Sickle cell disease (SCD) is an inherited haemoglobinopathy disorder caused by mutations in HBB gene with amino-acid substitution on β globin chain. The consequence is synthesis of altered hemoglobin S (HbS) which polymerises in red blood cell (RBC) at deoxygenated state. SCD is associated with chronic haemolytic anemia, vaso-occlusive crisis (VOC) leading to frequent hospitalization, morbidity and mortality caused by organ failure like stroke, acute chest syndrome (ACS), osteonecrosis, leg ulcers, retinopathy, pulmonary hypertension, priapism and nephropathy (1). Moreover, hypercoagulability state is reported in SCD with increased venous thromboembolism (VTE) or pulmonary embolism (PE) (2).
Automated hematology analysers provide whole blood counts with increasing reliability and accuracy (3). However, in daily laboratory practice, no analyser can determine properly RBC morphological abnormalities. These criteria are not always relevant hence the interest to combine several RBC and reticulocyte parameters in order to improve the specificity and sensitivity of microscope examination of a blood smear (4). The introduction of additional parameters in the past years has opened new opportunities for red cell evaluation. The evaluation of automatic parameters of reticulocyte fraction has been reported to be useful in the screening of haemolytic anemia. In Sysmex analysers, reticulocytes are fractionated in low (LFR), medium (MFR) and high fluorescence reticulocytes (HFR). Reticulocytes can be classified according to RNA content into subtypes reflecting successive stages during maturation: immature with HFR to MFR and mature with LFR (5). Whole reticulocyte fraction provides information on bone marrow recovery. However, few studies have evaluated these parameters in sickle cell disease and VOC development (3, 4, 6).
The aim of the study was to assess reticulocyte and erythrocyte parameters in a cohort of confirmed SCD patients, and to investigate whether a combination of these routine laboratory biomarkers of haemolysis could be used to predict VOC development.
MethodsStudy Design and Patients
All patients in the study were diagnosed and treated for SCD at Rouen University Hospital between September 2018 and June 2021. Patients were included during injury evaluation or VOC hospitalization in our tertiary center. The injury evaluation was a standard of care, every year. Patients with VOC were included <24 h after admission to emergency department. All patients received a systematic annual consultation for injury evaluation and determined VOC development.

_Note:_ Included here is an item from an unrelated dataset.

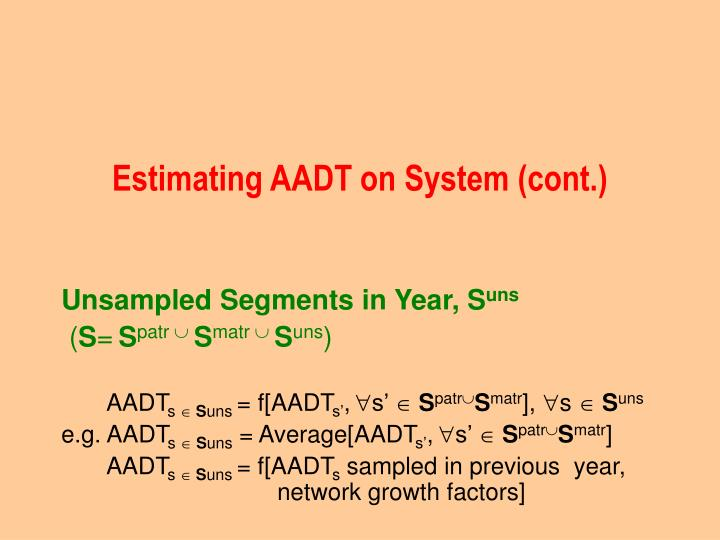 Estimating AADT on System (cont.)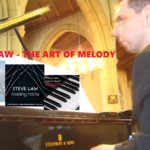 STEVE LAW – THE ART OF WRITING MEMORABLE MELODIES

Prospective data were collected and completed from medical records. Clinical information included age and sex. Pregnant women and patients <18 years were excluded.

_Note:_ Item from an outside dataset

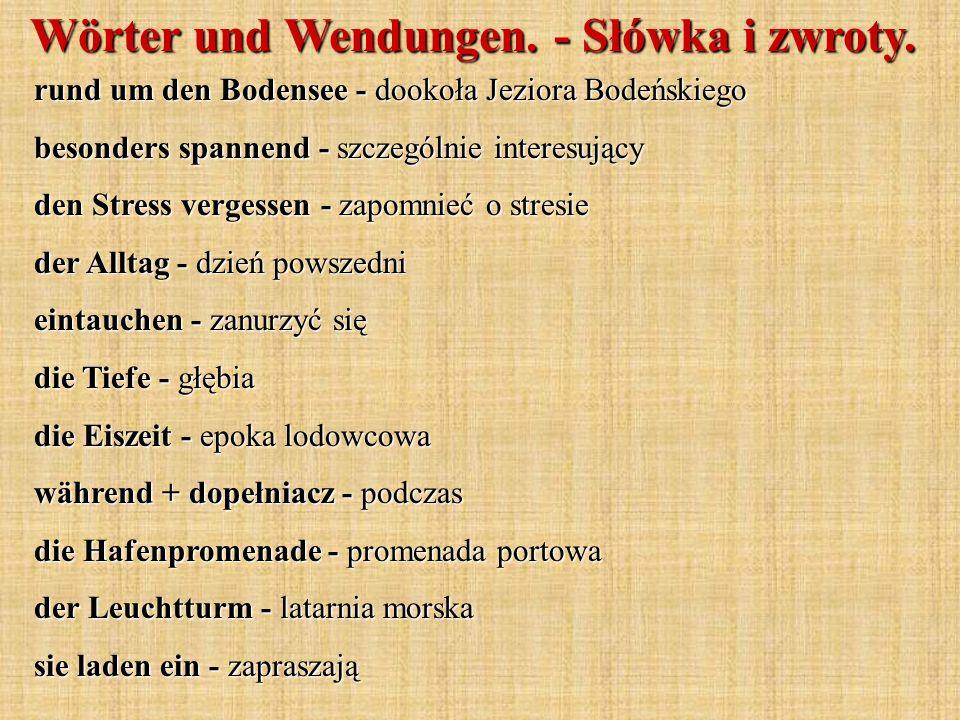Wörter und Wendungen. - Słówka i zwroty. rund um den Bodensee - dookoła Jeziora Bodeńskiego besonders spannend - szczególnie interesujący den Stress v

The study was performed in accordance with the Declaration of Helsinki on biomedical research involving human subjects. The institutional review board (Rouen University Hospital) approved the study (Authorization protocol number: E2021-78).
Samples and Analysis
Biological standard follow-up included sampling of dipotassium EDTA tubes (BD Vacutainer EDTA, Plymouth) for whole blood counts and plasma from lithium heparin tubes with gel separator (BD Vacutainer LH, Plymouth) for biochemical parameters.
The severity of haemolysis was estimated using plasma lactate dehydrogenase level (LDH). These tests were performed in samples collected for routine follow-up. Whole blood counts were measured on XN-9000 (Sysmex, Villepinte, France). LDH, creatinine, ferritin and indirect bilirubin levels were determined on cobas® 8000 chemistry analyser (Roche Diagnostics, Mannheim, Germany).

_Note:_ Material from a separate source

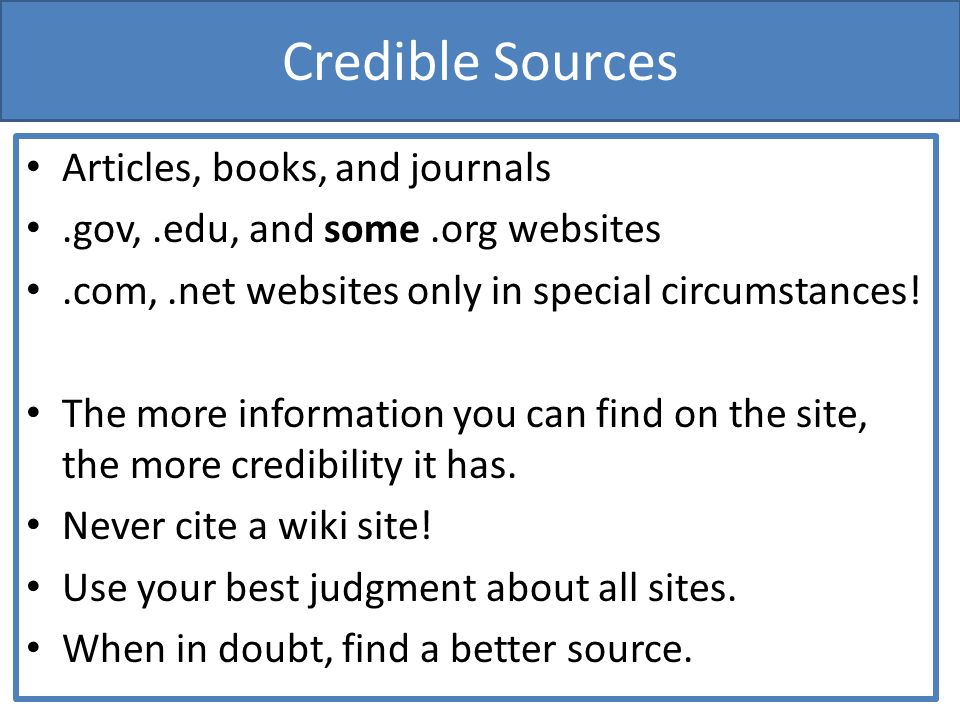 Credible Sources Articles, books, and journals.gov,.edu, and some.org websites.com,.net websites only in special circumstances.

Reticulocyte and Erythrocyte Measurement
RBC count was measured using the impedance variation method after hydrodynamic focusing. SCD samples were analyzed in the RET (reticulocytes) channel and classified as per the cell blood count optic (CBC-O) application developed by Sysmex™ that is embedded in the Extended Information Processing Unit (Extended-IPU) (7). Reticulocyte measurement was based on the principle of fluorescence flow cytometry using the nucleic acid dye oxazine 750 which stains the RNA of the cell (8). According to their stage of maturity, reticulocytes have varying fluorescence intensity, and accordingly, they are divided into three subtypes: mature reticulocytes with limited fluorescence are called low-fluorescence reticulocytes (LFR), intermediately mature reticulocytes with medium fluorescence are called medium-fluorescence reticulocytes (MFR), and very immature reticulocytes with high fluorescence are called high-fluorescence reticulocytes (HFR). The immature reticulocyte fraction (IRF), is the percentage of immature reticulocytes calculated as the sum of MFR and HFR and is a reflection of erythropoietic activity (9). Analysis were performed before any transfusion who potentially change results. Analysis were performed only one time in patients.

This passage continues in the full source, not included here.